I type this as I lie on my back, barely able to move. Since 11am this morning, I have been undertaking a fairly grand operation, which I must confess, I am partly regretting right now. At Caskstength Towers, we have an old outhouse/workshop... well, that is perhaps a little grand, shall we say huge shed, which has clearly seen better days.

I was so sick of the sight of it that today, my rage erupted and I grabbed
the 3 nearest tools I could find...

1: A 15lb sledgehammer
2: A Jemmy (crowbar)
3. A petrol chainsaw. (Ok, so I didn't just 'grab this', but nipped to our local tool hire shop, where they lease them on a daily basis)

Demolition of a building is a strangely cathartic process. No matter how methodical you plan to be, no matter how organised your safety plans are, they seem to go out the window with the first swing of a formidable blunt instrument and the satisfying tear of wooden beams, collapsing in twisted agony.
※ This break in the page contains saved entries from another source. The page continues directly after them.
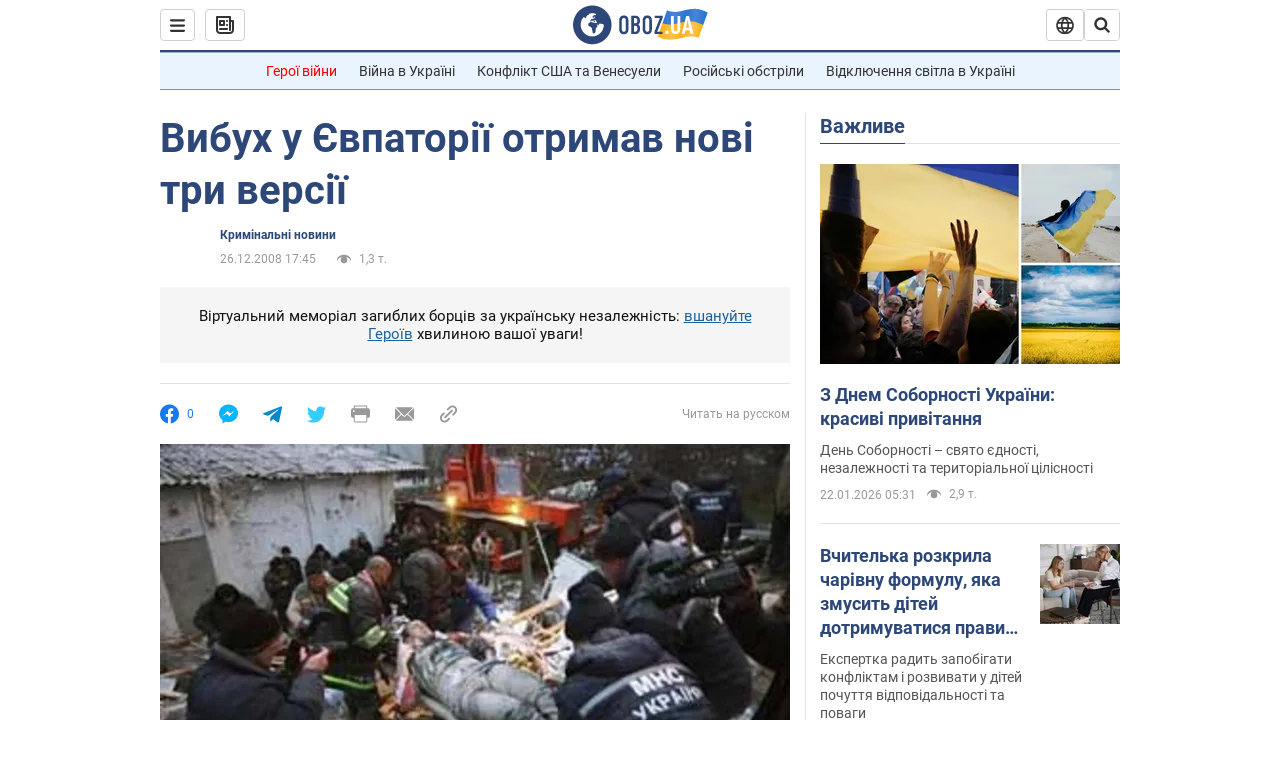

--- FILE ---
content_type: application/x-javascript; charset=utf-8
request_url: https://servicer.idealmedia.io/1418748/1?nocmp=1&sessionId=6971de7d-0f95c&sessionPage=1&sessionNumberWeek=1&sessionNumber=1&scale_metric_1=64.00&scale_metric_2=256.00&scale_metric_3=100.00&cbuster=1769070205298588743883&pvid=9578d2b0-f10b-4d81-b965-de25a3fd24c3&implVersion=11&lct=1763555100&mp4=1&ap=1&consentStrLen=0&wlid=f27af814-385d-442f-b03b-30cc7aaf8008&uniqId=0e432&niet=4g&nisd=false&evt=%5B%7B%22event%22%3A1%2C%22methods%22%3A%5B1%2C2%5D%7D%2C%7B%22event%22%3A2%2C%22methods%22%3A%5B1%2C2%5D%7D%5D&pv=5&jsv=es6&dpr=1&hashCommit=cbd500eb&apt=2008-12-26T17%3A45%3A00&tfre=3722&w=0&h=1&tl=150&tlp=1&sz=0x1&szp=1&szl=1&cxurl=https%3A%2F%2Fincident.obozrevatel.com%2Fukr%2Fcrime%2F26943-vibuh-u-evpatorii-otrimav-novi-tri-versii.htm&ref=&lu=https%3A%2F%2Fincident.obozrevatel.com%2Fukr%2Fcrime%2F26943-vibuh-u-evpatorii-otrimav-novi-tri-versii.htm
body_size: 894
content:
var _mgq=_mgq||[];
_mgq.push(["IdealmediaLoadGoods1418748_0e432",[
["tsn.ua","11961761","1","Після окупації саме цього міста рф хоче закінчити війну","Переможниця «Битви екстрасенсів», тарологиня Яна Пасинкова передбачила, що Росія планувала вийти до Одеси і після окупації півдня України закінчити війну.","0","","","","3a9Nho6REfrqg8sEjS7wW2tyZWgh17k8kzNyLp6pRS8wTJzDlndJxZG2sYQLxm7SJP9NESf5a0MfIieRFDqB_Kldt0JdlZKDYLbkLtP-Q-W94n0pfNHL2Q6em2ha9Sw0",{"i":"https://s-img.idealmedia.io/n/11961761/45x45/96x0x386x386/aHR0cDovL2ltZ2hvc3RzLmNvbS90LzIwMjYtMDEvNTA5MTUzLzlhMjU5ODJiM2ExM2I0YjVhNjViYWFiOTg1ODY2NDBlLmpwZWc.webp?v=1769070205-2WNUZbwtbkkz6R3Ferj-gg92v50wPT3AG6P7f7Kk8Yw","l":"https://clck.idealmedia.io/pnews/11961761/i/1298901/pp/1/1?h=3a9Nho6REfrqg8sEjS7wW2tyZWgh17k8kzNyLp6pRS8wTJzDlndJxZG2sYQLxm7SJP9NESf5a0MfIieRFDqB_Kldt0JdlZKDYLbkLtP-Q-W94n0pfNHL2Q6em2ha9Sw0&utm_campaign=obozrevatel.com&utm_source=obozrevatel.com&utm_medium=referral&rid=9f39be6e-f76b-11f0-baf3-d404e6f98490&tt=Direct&att=3&afrd=296&iv=11&ct=1&gdprApplies=0&muid=q0mp3nLPOGn0&st=-300&mp4=1&h2=RGCnD2pppFaSHdacZpvmnoTb7XFiyzmF87A5iRFByjv3Uq9CZQIGhHBl6Galy7GAk9TSCRwSv8cyrs8w0o3L6w**","adc":[],"sdl":0,"dl":"","category":"Интересное","dbbr":0,"bbrt":0,"type":"e","media-type":"static","clicktrackers":[],"cta":"Читати далі","cdt":"","tri":"9f39ccad-f76b-11f0-baf3-d404e6f98490","crid":"11961761"}],],
{"awc":{},"dt":"desktop","ts":"","tt":"Direct","isBot":1,"h2":"RGCnD2pppFaSHdacZpvmnoTb7XFiyzmF87A5iRFByjv3Uq9CZQIGhHBl6Galy7GAk9TSCRwSv8cyrs8w0o3L6w**","ats":0,"rid":"9f39be6e-f76b-11f0-baf3-d404e6f98490","pvid":"9578d2b0-f10b-4d81-b965-de25a3fd24c3","iv":11,"brid":32,"muidn":"q0mp3nLPOGn0","dnt":2,"cv":2,"afrd":296,"consent":true,"adv_src_id":39175}]);
_mgqp();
A red mist descended over me and within an hour I had pretty much removed the entire innards of the shed, leaving the roof and flimsy walls as my next victims.

Then it started to rain. "No matter" I thought, "I will start to cool down with all this rain falling." (I had been wearing suitable, but rather warm splinter-proof work tweeds)



Oh how wrong could I have been. Foolishly, on my final swing at the front wall, the hammer slipped and I ended up pretty much falling through the sizeable hole I had been creating.

I think I actually heard the most unsatisfying tear of my spine, collapsing in twisted agony. Oh... the irony.

so i'm now laid up on the sofa, unable to do very little except glower at the damn shed and cradle a most medicinal dram.

At times like this, there is only one comforting beast that seems to not only numb the pain, but stir the soul and the galvanise one's resolve to pick up the chainsaw and finish the job...

That comforting beast is a large dram of Ardbeg Airigh Nam Beist.



Each sip appears to restore power to my (pretty puny) muscles. If you're of the same generation as me, or just like old cartoons - this is the character I feel myself turning into...(Perhaps minus the lilac lycra suit)



OH YES!! BY ARDBEG LAW, THE GHOST WHO WALKS, CALLS FORTH THE POWER OF TEN TIGERS !!

RARRRRRRGH!!

Well nearly. I'm now on my feet, pouring another dram... fast approaching full charge and heading for the chainsaw but the 'sensible' Ridley arrives, probably just in the nick of time.




Hmmm. Still raining. Whisky and chainsaws?? I think not.

I think we'll play it by ear, maybe tomorrow. Until then, perhaps a little bit of Hendrix's Rainy Day, Dream Away and another large and supremely drinkable dram of the 'Beist. The shed has been here for about 30 years, i'm sure it can wait another day to die....perhaps like this.... Grrrrrr.